Sendo assim, os textos que compõem o quarto volume da coleção MEMOIRS respondem à necessidade de fazer com que o conceito de “África lusófona” que os reúne seja lido através da “multiplicidade flexível” (p.15) que caracteriza a produção artística dos países africanos de língua portuguesa na actualidade. O projecto MEMOIRS, dedicado nomeadamente às representações da pós-memória do colonialismo europeu na Europa, não podia deixar de considerar esse outro espaço, o africano, que de alguma maneira é a origem real e metafórica das transferências de uma grande parte das memórias entre as gerações pós-imperiais da sociedade europeia actual.
 
Com este volume dedicado ao estado da crítica sobre as literaturas africanas de língua portuguesa quase sessenta anos depois do início das lutas pela independência, MEMOIRS revivifica as palavras de Eduardo Lourenço sobre a necessidade, para os Portugueses, de reconhecer que “sempre habitámos um espaço maior que nós”. Espaço vasto e múltiplo, acrescentaria eu, que afinal se afigura naquele território imaterial que representam as literaturas pós-coloniais de língua portuguesa.
 
Margarida Calafate Ribeiro e Phillip Rothwell (orgs.), Heranças Pós-coloniais nas Literaturas de Língua Portuguesa, Porto: Afrontamento, 2019, Coleção MEMOIRS.

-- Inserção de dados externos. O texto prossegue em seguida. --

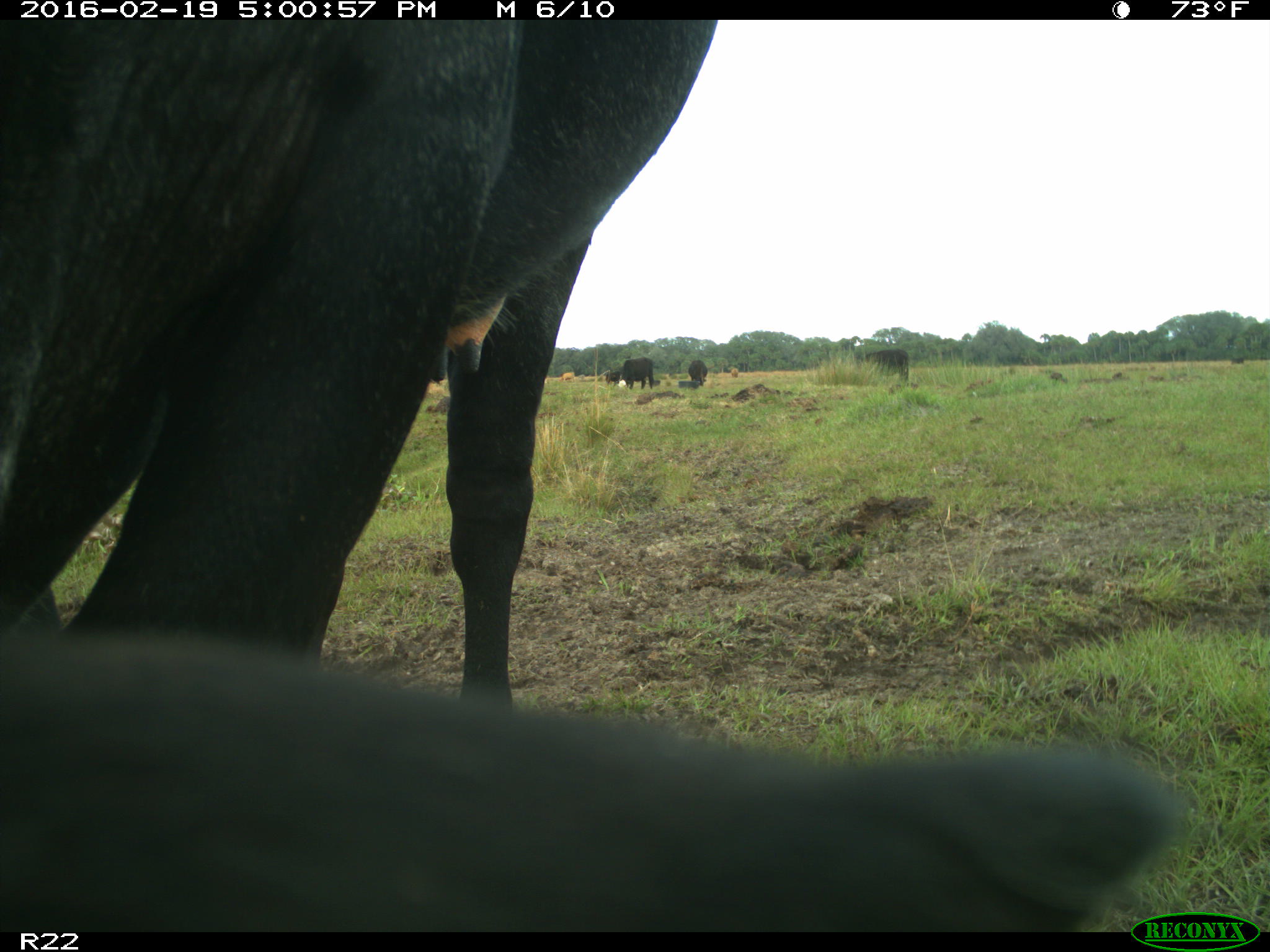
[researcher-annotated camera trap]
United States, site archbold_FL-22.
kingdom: Animalia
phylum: Chordata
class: Mammalia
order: Artiodactyla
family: Bovidae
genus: Bos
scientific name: Bos taurus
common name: domestic cow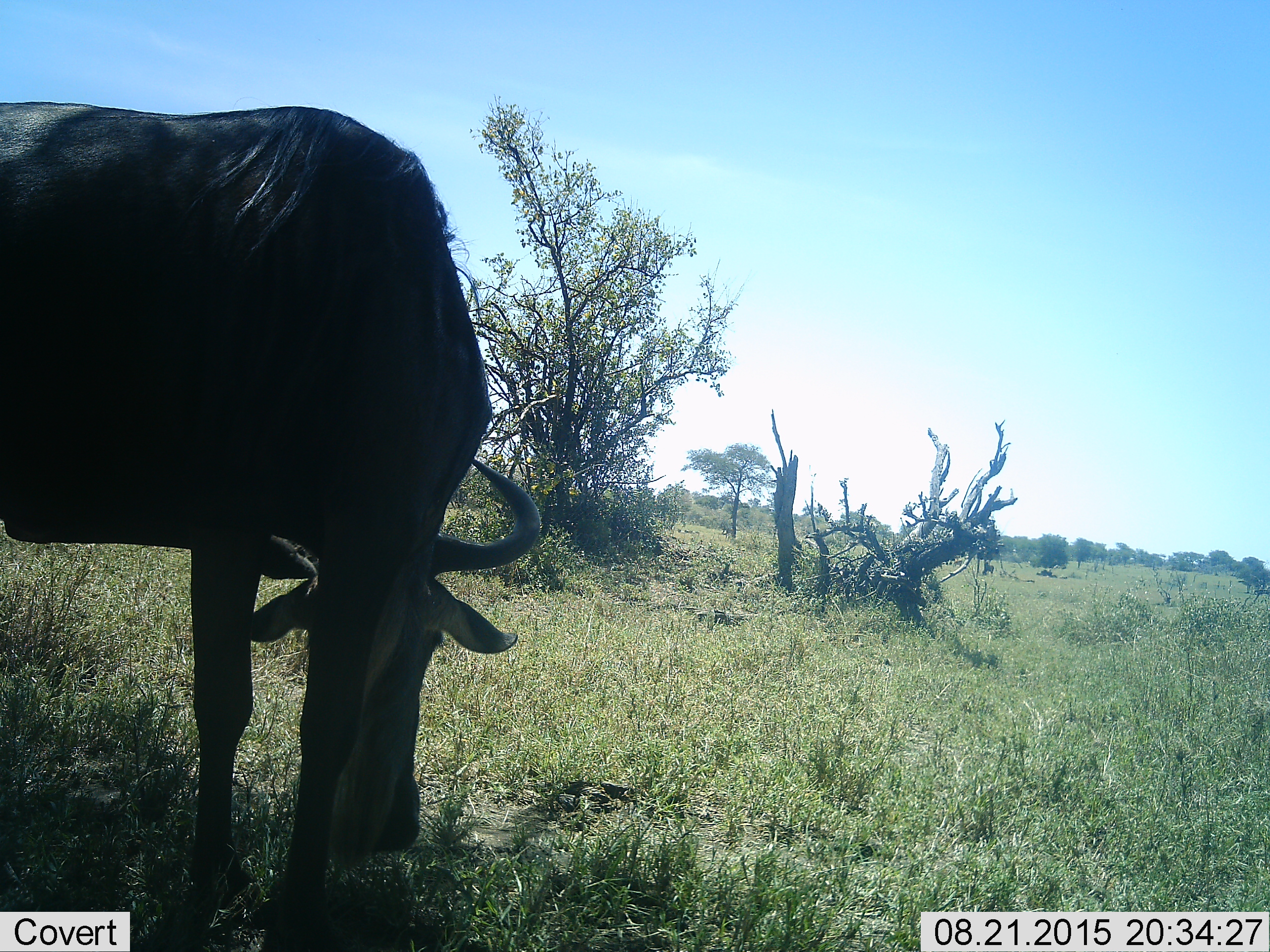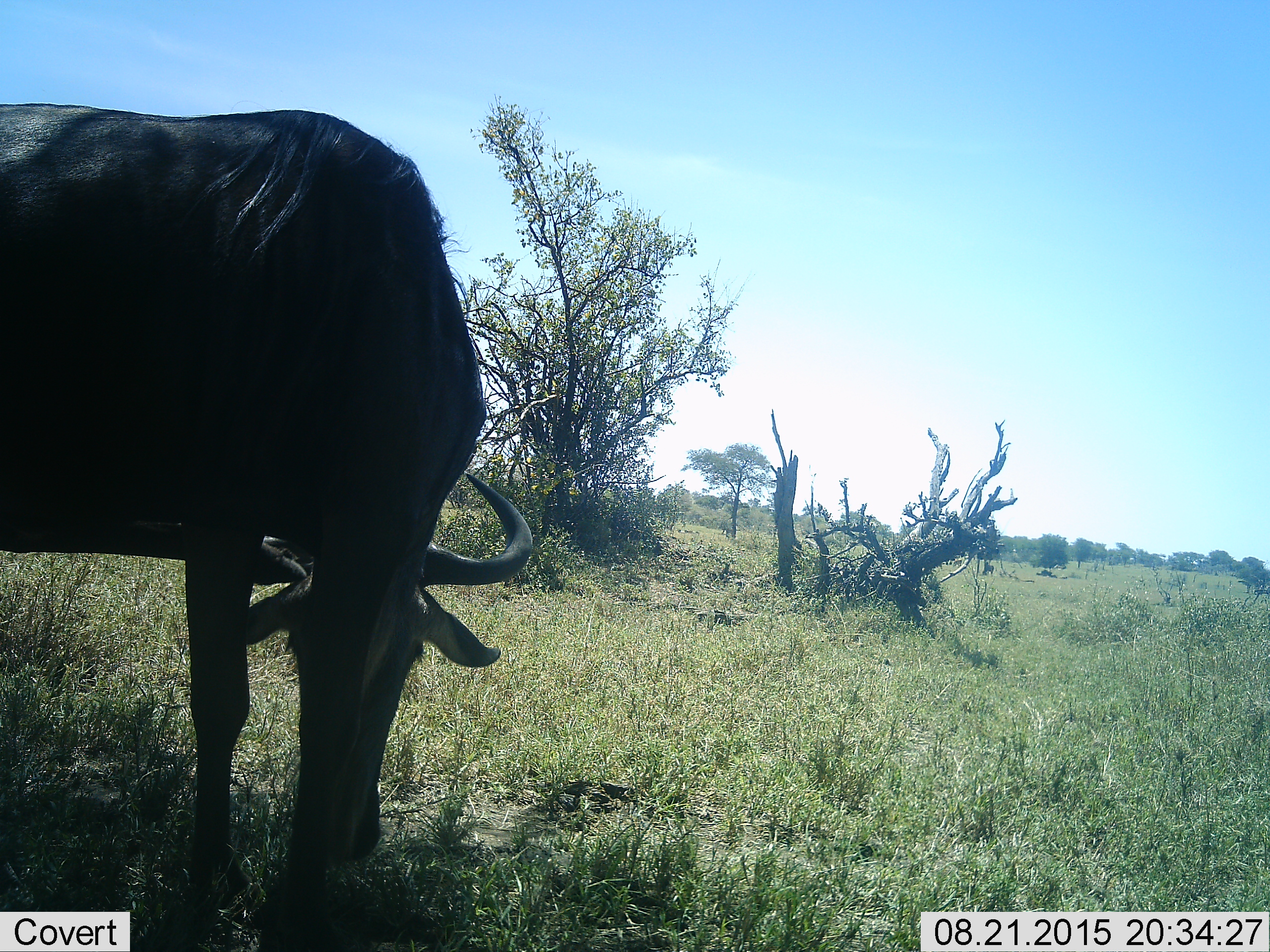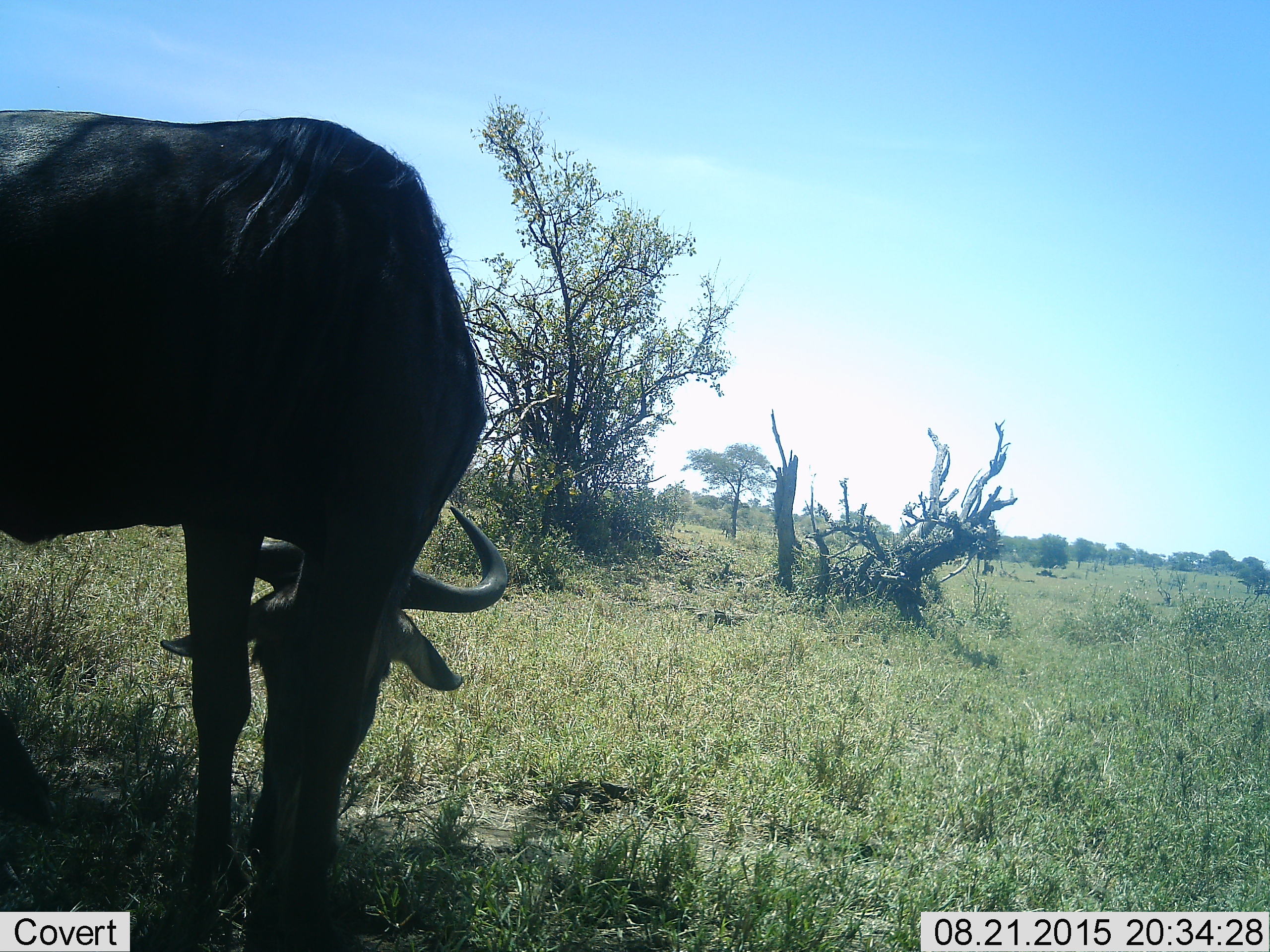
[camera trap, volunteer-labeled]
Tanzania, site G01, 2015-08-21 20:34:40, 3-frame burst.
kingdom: Animalia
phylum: Chordata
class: Mammalia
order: Artiodactyla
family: Bovidae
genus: Connochaetes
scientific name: Connochaetes taurinus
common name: blue wildebeest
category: wildebeest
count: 1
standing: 18%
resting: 0%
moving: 0%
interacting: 0%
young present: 0%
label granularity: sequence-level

MEMOIRS é financiado pelo Conselho Europeu de Investigação (ERC) no âmbito do Programa-Quadro Comunitário de Investigação & Inovação Horizonte 2020 da União Europeia (n.º 648624) e está sediado no Centro de Estudos Sociais (CES) da Universidade de Coimbra.

  • 1. Eduardo Lourenço, “Da ficção do império ao império da ficção”. Texto publicado originalmente no Diário de Notícias a 24 de abril de 1984, e recolhido em volume sob o título O Colonialismo Como Nosso Impensado (ed. Margarida Calafate Ribeiro e Roberto Vecchi, Lisboa: Gradiva, 2014).